Regional Banks See Fight for Deposits Squeezing Loan Revenue

A swath of regional banks said they expect to earn less from their loan businesses this year after the biggest bout of industry turmoil in more than a decade slammed smaller US lenders.

(Bloomberg) — A swath of regional banks said they expect to earn less from their loan businesses this year after the biggest bout of industry turmoil in more than a decade slammed smaller US lenders.

KeyCorp and Fifth Third Bancorp were among those that cut their outlooks for net interest income as they spend more to attract and retain deposits, prompting shares of both banks to slide. At Zions Bancorp, the outlook was lower than expected, with analysts including DA Davidson’s Peter Winter cutting share-price targets in response.

The announcements contributed to a drop in regional-bank stocks, with Zions down as much as 7%.

Still, firms including Fifth Third and Truist Financial Corp. showed that the quarter’s most closely watched gauge — deposit levels — largely held steady during a period in which customer withdrawals contributed to the collapse of three of their competitors. None of the midsize banks that reported results so far unveiled new deals with investors to bolster their balance sheets, as some felt compelled to do in March.

“The acute crisis is behind us, so we’re not expecting any additional bank failures,” Wedbush analyst David Chiaverini said. “That said, there are several headwinds facing the banks in coming months, including higher funding costs and slowing loan growth, and looking out to next year should lead to higher credit costs as the economy slows or enters recession.”

Results from First Republic Bank, which was rescued at least temporarily by a consortium of 11 banks last month, won’t arrive until Monday. 

What is clear is that the same interest-rate hikes that led to the March turmoil are going to eat into bank profits for the rest of the year.
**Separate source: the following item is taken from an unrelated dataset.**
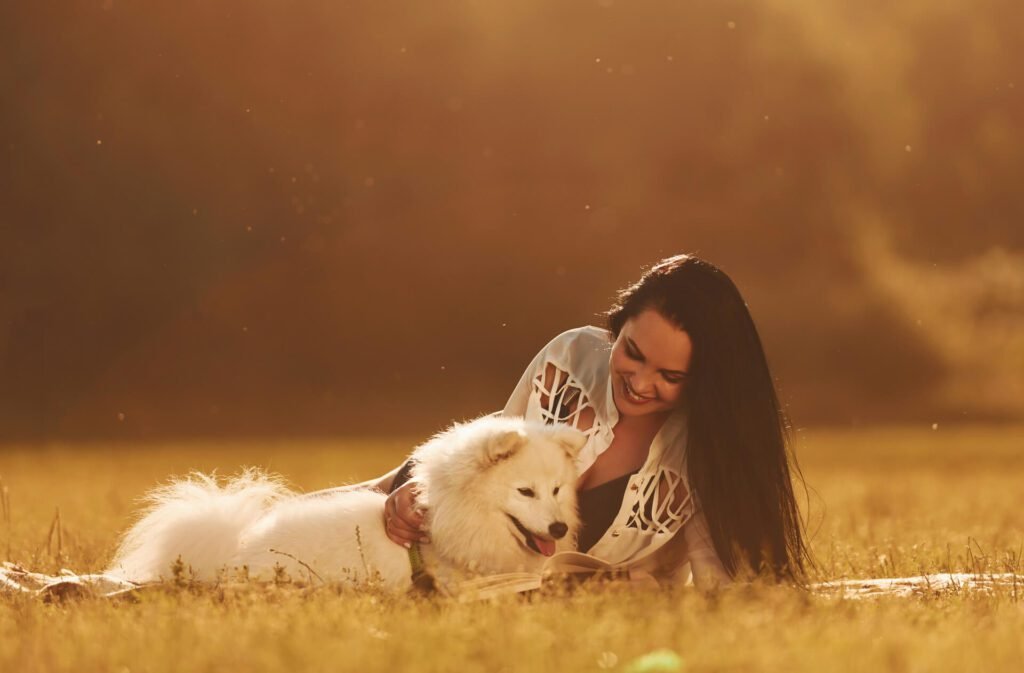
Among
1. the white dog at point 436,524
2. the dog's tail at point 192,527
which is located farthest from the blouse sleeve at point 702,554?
the dog's tail at point 192,527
Huntington Bancshares Inc. was also among banks that lowered outlooks for net interest income in 2023.

NII tracks how much a bank makes on loans and other interest-bearing assets after subtracting what it pays out on deposits and other interest-bearing liabilities. Corporations and consumers are opting to park funds in higher-returning vehicles, including money market funds, rather than lower-yielding bank accounts, forcing lenders to compete more for those funds.
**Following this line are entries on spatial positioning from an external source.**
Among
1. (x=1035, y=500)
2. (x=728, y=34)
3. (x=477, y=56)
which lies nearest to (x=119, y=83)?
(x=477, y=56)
For 2023, changes to NII forecasts include:

Zions predicted “moderately decreasing” NII, after previously forecasting it would increase.

“All banks probably underestimated the deposit betas,” said Citizens Financial Group Inc. Chief Executive Officer Bruce Van Saun, referring to the rate banks pay on deposits. “Before we had the turmoil with the bank failures, it was already clear that there was more rate sensitivity on the part of depositors who saw where rates had moved to and had alternatives.” 

Higher interest rates typically help banks by juicing the profitability of lending, with the benefit of higher rates passed along to clients at a lag. But the pace of the Federal Reserve’s increases has pressured banks, forcing them to pay up more on their short-term borrowing while also eroding the value of their securities portfolios.

Those portfolios typically serve as a backup source of liquidity for banks, but the unrealized losses have made it harder to turn them back into cash without taking a hit in times of heavy withdrawals, as selling at a loss eats into capital. That’s what ended up pushing cryptocurrency-friendly Silvergate Capital Corp. to voluntarily liquidate, and led to bank runs at Signature Bank and SVB Financial Group’s Silicon Valley Bank.

Those collapses pushed the Fed to create a facility that allows banks to post underwater bonds as collateral and borrow against them at face value. While support from the central bank may provide firms with the liquidity they need for now, it won’t be able to salvage profits weighed down by the rate environment.

“The fact that they have reasonable earnings, I don’t find that terribly informing,” said Michael Roberts, a finance professor at the University of Pennsylvania’s Wharton School. Balance sheets will instead be more informative, he said, because they could show whether regional banks can stomach outflows in coming quarters. “As they have deposit withdrawals, that’s going to put pressure on the asset side of the balance sheet.”